▶ _Set exercise_: Can you format the data below as a Markdown table with the columns Row and Line, giving each non-blank line its own numbered row and leaving out the blank lines?

▶ _Data section_:
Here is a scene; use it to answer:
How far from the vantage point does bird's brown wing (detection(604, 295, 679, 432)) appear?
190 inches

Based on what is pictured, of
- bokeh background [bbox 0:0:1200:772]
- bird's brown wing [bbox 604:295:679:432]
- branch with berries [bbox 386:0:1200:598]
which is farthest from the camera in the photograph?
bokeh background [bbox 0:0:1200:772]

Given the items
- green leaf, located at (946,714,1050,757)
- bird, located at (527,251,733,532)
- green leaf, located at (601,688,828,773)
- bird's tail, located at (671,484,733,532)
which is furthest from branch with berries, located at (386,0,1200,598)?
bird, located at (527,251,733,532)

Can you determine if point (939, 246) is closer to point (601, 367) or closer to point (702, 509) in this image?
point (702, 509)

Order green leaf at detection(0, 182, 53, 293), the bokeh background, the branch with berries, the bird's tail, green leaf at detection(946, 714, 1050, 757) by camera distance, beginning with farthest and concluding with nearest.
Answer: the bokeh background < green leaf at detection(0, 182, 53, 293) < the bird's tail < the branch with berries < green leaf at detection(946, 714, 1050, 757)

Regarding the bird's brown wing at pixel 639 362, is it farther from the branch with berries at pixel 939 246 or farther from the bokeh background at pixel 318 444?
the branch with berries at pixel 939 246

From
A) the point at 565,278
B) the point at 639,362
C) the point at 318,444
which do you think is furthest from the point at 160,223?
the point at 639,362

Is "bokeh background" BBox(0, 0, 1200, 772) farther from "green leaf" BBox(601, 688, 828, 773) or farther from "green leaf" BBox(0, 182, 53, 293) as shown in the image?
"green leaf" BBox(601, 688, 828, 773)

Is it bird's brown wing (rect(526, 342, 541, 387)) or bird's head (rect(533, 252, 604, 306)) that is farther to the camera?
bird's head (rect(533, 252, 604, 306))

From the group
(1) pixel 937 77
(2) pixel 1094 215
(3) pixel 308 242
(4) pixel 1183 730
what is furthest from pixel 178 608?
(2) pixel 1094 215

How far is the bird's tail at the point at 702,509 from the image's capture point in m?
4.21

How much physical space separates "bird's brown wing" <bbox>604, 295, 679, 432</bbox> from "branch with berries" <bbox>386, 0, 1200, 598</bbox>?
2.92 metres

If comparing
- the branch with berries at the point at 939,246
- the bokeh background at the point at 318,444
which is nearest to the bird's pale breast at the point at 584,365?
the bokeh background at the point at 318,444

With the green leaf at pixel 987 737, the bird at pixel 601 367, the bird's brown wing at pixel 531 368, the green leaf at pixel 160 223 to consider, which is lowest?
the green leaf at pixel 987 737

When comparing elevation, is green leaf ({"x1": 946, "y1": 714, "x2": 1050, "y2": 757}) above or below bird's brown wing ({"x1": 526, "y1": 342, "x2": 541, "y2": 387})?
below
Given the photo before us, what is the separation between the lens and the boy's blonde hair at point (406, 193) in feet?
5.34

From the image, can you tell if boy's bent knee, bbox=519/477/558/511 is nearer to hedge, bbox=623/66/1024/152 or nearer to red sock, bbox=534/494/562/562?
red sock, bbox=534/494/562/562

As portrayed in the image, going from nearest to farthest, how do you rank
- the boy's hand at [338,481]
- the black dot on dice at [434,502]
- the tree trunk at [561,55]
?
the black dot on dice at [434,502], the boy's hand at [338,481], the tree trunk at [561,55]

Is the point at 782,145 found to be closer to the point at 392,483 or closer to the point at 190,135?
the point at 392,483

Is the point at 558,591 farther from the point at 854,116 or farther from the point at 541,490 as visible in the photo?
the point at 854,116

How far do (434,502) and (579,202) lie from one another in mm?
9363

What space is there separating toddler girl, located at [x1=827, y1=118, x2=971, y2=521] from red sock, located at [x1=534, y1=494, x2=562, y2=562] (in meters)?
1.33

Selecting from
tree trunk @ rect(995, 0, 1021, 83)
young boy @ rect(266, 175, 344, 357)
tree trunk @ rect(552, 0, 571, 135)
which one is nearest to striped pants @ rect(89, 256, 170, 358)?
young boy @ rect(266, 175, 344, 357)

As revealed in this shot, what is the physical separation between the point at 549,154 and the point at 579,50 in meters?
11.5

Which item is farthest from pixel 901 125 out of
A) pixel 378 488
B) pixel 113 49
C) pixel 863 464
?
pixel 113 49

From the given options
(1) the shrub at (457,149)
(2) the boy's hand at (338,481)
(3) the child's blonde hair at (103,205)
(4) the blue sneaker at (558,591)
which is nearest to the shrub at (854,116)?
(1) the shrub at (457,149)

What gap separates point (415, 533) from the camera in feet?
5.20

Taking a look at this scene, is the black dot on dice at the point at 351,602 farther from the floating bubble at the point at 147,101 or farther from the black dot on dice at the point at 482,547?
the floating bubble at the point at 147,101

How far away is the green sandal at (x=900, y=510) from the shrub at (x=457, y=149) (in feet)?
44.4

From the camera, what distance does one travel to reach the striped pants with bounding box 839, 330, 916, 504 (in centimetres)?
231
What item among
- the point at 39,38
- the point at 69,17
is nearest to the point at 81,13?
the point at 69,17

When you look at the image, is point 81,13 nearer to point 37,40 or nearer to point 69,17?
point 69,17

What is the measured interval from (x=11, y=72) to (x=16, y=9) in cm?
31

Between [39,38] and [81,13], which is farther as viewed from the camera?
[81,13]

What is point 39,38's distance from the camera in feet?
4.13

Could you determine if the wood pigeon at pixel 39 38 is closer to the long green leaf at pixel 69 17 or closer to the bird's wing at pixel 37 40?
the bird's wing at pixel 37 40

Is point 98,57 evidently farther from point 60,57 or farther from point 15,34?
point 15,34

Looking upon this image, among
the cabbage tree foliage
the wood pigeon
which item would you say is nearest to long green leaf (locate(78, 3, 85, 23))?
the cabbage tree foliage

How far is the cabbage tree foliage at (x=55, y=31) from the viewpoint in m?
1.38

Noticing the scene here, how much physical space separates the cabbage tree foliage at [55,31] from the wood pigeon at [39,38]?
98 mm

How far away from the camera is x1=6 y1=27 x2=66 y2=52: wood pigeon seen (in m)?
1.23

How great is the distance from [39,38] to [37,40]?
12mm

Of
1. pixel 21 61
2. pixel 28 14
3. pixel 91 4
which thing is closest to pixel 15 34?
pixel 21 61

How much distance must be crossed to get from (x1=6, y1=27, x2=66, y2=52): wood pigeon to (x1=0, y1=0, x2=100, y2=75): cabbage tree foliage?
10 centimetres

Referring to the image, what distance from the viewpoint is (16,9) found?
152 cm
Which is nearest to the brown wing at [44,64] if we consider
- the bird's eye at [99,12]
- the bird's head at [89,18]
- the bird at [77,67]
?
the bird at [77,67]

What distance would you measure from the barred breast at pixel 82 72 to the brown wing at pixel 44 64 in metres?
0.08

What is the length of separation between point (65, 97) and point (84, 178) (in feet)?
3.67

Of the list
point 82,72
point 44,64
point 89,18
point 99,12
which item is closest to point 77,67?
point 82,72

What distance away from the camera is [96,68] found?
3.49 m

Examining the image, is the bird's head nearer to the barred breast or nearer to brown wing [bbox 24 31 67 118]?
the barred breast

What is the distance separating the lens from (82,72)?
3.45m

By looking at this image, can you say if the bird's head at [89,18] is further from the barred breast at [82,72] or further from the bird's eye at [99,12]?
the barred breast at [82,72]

▶ _Response below_:
| Row | Line |
|---|---|
| 1 | Here is a scene; use it to answer: |
| 2 | How far from the vantage point does bird's brown wing (detection(604, 295, 679, 432)) appear? |
| 3 | 190 inches |
| 4 | Based on what is pictured, of |
| 5 | - bokeh background [bbox 0:0:1200:772] |
| 6 | - bird's brown wing [bbox 604:295:679:432] |
| 7 | - branch with berries [bbox 386:0:1200:598] |
| 8 | which is farthest from the camera in the photograph? |
| 9 | bokeh background [bbox 0:0:1200:772] |
| 10 | Given the items |
| 11 | - green leaf, located at (946,714,1050,757) |
| 12 | - bird, located at (527,251,733,532) |
| 13 | - green leaf, located at (601,688,828,773) |
| 14 | - bird's tail, located at (671,484,733,532) |
| 15 | which is furthest from branch with berries, located at (386,0,1200,598)? |
| 16 | bird, located at (527,251,733,532) |
| 17 | Can you determine if point (939, 246) is closer to point (601, 367) or closer to point (702, 509) in this image? |
| 18 | point (702, 509) |
| 19 | Order green leaf at detection(0, 182, 53, 293), the bokeh background, the branch with berries, the bird's tail, green leaf at detection(946, 714, 1050, 757) by camera distance, beginning with farthest and concluding with nearest. |
| 20 | Answer: the bokeh background < green leaf at detection(0, 182, 53, 293) < the bird's tail < the branch with berries < green leaf at detection(946, 714, 1050, 757) |
| 21 | Regarding the bird's brown wing at pixel 639 362, is it farther from the branch with berries at pixel 939 246 or farther from the bokeh background at pixel 318 444? |
| 22 | the branch with berries at pixel 939 246 |
| 23 | From |
| 24 | A) the point at 565,278 |
| 25 | B) the point at 639,362 |
| 26 | C) the point at 318,444 |
| 27 | which do you think is furthest from the point at 160,223? |
| 28 | the point at 639,362 |
| 29 | Is "bokeh background" BBox(0, 0, 1200, 772) farther from "green leaf" BBox(601, 688, 828, 773) or farther from "green leaf" BBox(0, 182, 53, 293) as shown in the image? |
| 30 | "green leaf" BBox(601, 688, 828, 773) |
| 31 | Is it bird's brown wing (rect(526, 342, 541, 387)) or bird's head (rect(533, 252, 604, 306)) that is farther to the camera? |
| 32 | bird's head (rect(533, 252, 604, 306)) |
| 33 | From the group |
| 34 | (1) pixel 937 77 |
| 35 | (2) pixel 1094 215 |
| 36 | (3) pixel 308 242 |
| 37 | (4) pixel 1183 730 |
| 38 | what is furthest from pixel 178 608? |
| 39 | (2) pixel 1094 215 |
| 40 | How far is the bird's tail at the point at 702,509 from the image's capture point in m? |
| 41 | 4.21 |
| 42 | How much physical space separates "bird's brown wing" <bbox>604, 295, 679, 432</bbox> from "branch with berries" <bbox>386, 0, 1200, 598</bbox>? |
| 43 | 2.92 metres |
| 44 | If comparing |
| 45 | - the branch with berries at the point at 939,246 |
| 46 | - the bokeh background at the point at 318,444 |
| 47 | which is nearest to the bird's pale breast at the point at 584,365? |
| 48 | the bokeh background at the point at 318,444 |
| 49 | With the green leaf at pixel 987 737, the bird at pixel 601 367, the bird's brown wing at pixel 531 368, the green leaf at pixel 160 223 to consider, which is lowest? |
| 50 | the green leaf at pixel 987 737 |
| 51 | When comparing elevation, is green leaf ({"x1": 946, "y1": 714, "x2": 1050, "y2": 757}) above or below bird's brown wing ({"x1": 526, "y1": 342, "x2": 541, "y2": 387})? |
| 52 | below |
| 53 | Given the photo before us, what is the separation between the lens and the boy's blonde hair at point (406, 193) in feet? |
| 54 | 5.34 |
| 55 | From the image, can you tell if boy's bent knee, bbox=519/477/558/511 is nearer to hedge, bbox=623/66/1024/152 or nearer to red sock, bbox=534/494/562/562? |
| 56 | red sock, bbox=534/494/562/562 |
| 57 | As portrayed in the image, going from nearest to farthest, how do you rank |
| 58 | - the boy's hand at [338,481] |
| 59 | - the black dot on dice at [434,502] |
| 60 | - the tree trunk at [561,55] |
| 61 | ? |
| 62 | the black dot on dice at [434,502], the boy's hand at [338,481], the tree trunk at [561,55] |
| 63 | Is the point at 782,145 found to be closer to the point at 392,483 or closer to the point at 190,135? |
| 64 | the point at 392,483 |
| 65 | Is the point at 558,591 farther from the point at 854,116 or farther from the point at 541,490 as visible in the photo? |
| 66 | the point at 854,116 |
| 67 | How far do (434,502) and (579,202) lie from one another in mm? |
| 68 | 9363 |
| 69 | What space is there separating toddler girl, located at [x1=827, y1=118, x2=971, y2=521] from red sock, located at [x1=534, y1=494, x2=562, y2=562] (in meters)? |
| 70 | 1.33 |
| 71 | Selecting from |
| 72 | tree trunk @ rect(995, 0, 1021, 83) |
| 73 | young boy @ rect(266, 175, 344, 357) |
| 74 | tree trunk @ rect(552, 0, 571, 135) |
| 75 | which one is nearest to striped pants @ rect(89, 256, 170, 358)? |
| 76 | young boy @ rect(266, 175, 344, 357) |
| 77 | As revealed in this shot, what is the physical separation between the point at 549,154 and the point at 579,50 in meters? |
| 78 | 11.5 |
| 79 | Which item is farthest from pixel 901 125 out of |
| 80 | A) pixel 378 488 |
| 81 | B) pixel 113 49 |
| 82 | C) pixel 863 464 |
| 83 | ? |
| 84 | pixel 113 49 |
| 85 | From the given options |
| 86 | (1) the shrub at (457,149) |
| 87 | (2) the boy's hand at (338,481) |
| 88 | (3) the child's blonde hair at (103,205) |
| 89 | (4) the blue sneaker at (558,591) |
| 90 | which is nearest to the shrub at (854,116)? |
| 91 | (1) the shrub at (457,149) |
| 92 | What gap separates point (415, 533) from the camera in feet? |
| 93 | 5.20 |
| 94 | Taking a look at this scene, is the black dot on dice at the point at 351,602 farther from the floating bubble at the point at 147,101 or farther from the black dot on dice at the point at 482,547? |
| 95 | the floating bubble at the point at 147,101 |
| 96 | How far away is the green sandal at (x=900, y=510) from the shrub at (x=457, y=149) (in feet)? |
| 97 | 44.4 |
| 98 | From the camera, what distance does one travel to reach the striped pants with bounding box 839, 330, 916, 504 (in centimetres)? |
| 99 | 231 |
| 100 | What item among |
| 101 | - the point at 39,38 |
| 102 | - the point at 69,17 |
| 103 | is nearest to the point at 81,13? |
| 104 | the point at 69,17 |
| 105 | When you look at the image, is point 81,13 nearer to point 37,40 or nearer to point 69,17? |
| 106 | point 69,17 |
| 107 | What is the measured interval from (x=11, y=72) to (x=16, y=9) in cm? |
| 108 | 31 |
| 109 | Between [39,38] and [81,13], which is farther as viewed from the camera? |
| 110 | [81,13] |
| 111 | What is point 39,38's distance from the camera in feet? |
| 112 | 4.13 |
| 113 | Could you determine if the wood pigeon at pixel 39 38 is closer to the long green leaf at pixel 69 17 or closer to the bird's wing at pixel 37 40? |
| 114 | the bird's wing at pixel 37 40 |
| 115 | Is point 98,57 evidently farther from point 60,57 or farther from point 15,34? |
| 116 | point 15,34 |
| 117 | Looking upon this image, among |
| 118 | the cabbage tree foliage |
| 119 | the wood pigeon |
| 120 | which item would you say is nearest to long green leaf (locate(78, 3, 85, 23))? |
| 121 | the cabbage tree foliage |
| 122 | How far is the cabbage tree foliage at (x=55, y=31) from the viewpoint in m? |
| 123 | 1.38 |
| 124 | Noticing the scene here, how much physical space separates the cabbage tree foliage at [55,31] from the wood pigeon at [39,38]? |
| 125 | 98 mm |
| 126 | How far away from the camera is x1=6 y1=27 x2=66 y2=52: wood pigeon seen (in m)? |
| 127 | 1.23 |
| 128 | How great is the distance from [39,38] to [37,40]? |
| 129 | 12mm |
| 130 | Of |
| 131 | 1. pixel 21 61 |
| 132 | 2. pixel 28 14 |
| 133 | 3. pixel 91 4 |
| 134 | which thing is closest to pixel 15 34? |
| 135 | pixel 21 61 |
| 136 | How much distance must be crossed to get from (x1=6, y1=27, x2=66, y2=52): wood pigeon to (x1=0, y1=0, x2=100, y2=75): cabbage tree foliage? |
| 137 | 10 centimetres |
| 138 | Referring to the image, what distance from the viewpoint is (16,9) found? |
| 139 | 152 cm |
| 140 | Which is nearest to the brown wing at [44,64] if we consider |
| 141 | - the bird's eye at [99,12] |
| 142 | - the bird's head at [89,18] |
| 143 | - the bird at [77,67] |
| 144 | ? |
| 145 | the bird at [77,67] |
| 146 | What distance would you measure from the barred breast at pixel 82 72 to the brown wing at pixel 44 64 in metres? |
| 147 | 0.08 |
| 148 | What is the length of separation between point (65, 97) and point (84, 178) (in feet)? |
| 149 | 3.67 |
| 150 | Of the list |
| 151 | point 82,72 |
| 152 | point 44,64 |
| 153 | point 89,18 |
| 154 | point 99,12 |
| 155 | which item is closest to point 77,67? |
| 156 | point 82,72 |
| 157 | What distance away from the camera is [96,68] found? |
| 158 | 3.49 m |
| 159 | Examining the image, is the bird's head nearer to the barred breast or nearer to brown wing [bbox 24 31 67 118]? |
| 160 | the barred breast |
| 161 | What is the distance separating the lens from (82,72)? |
| 162 | 3.45m |
| 163 | By looking at this image, can you say if the bird's head at [89,18] is further from the barred breast at [82,72] or further from the bird's eye at [99,12]? |
| 164 | the barred breast at [82,72] |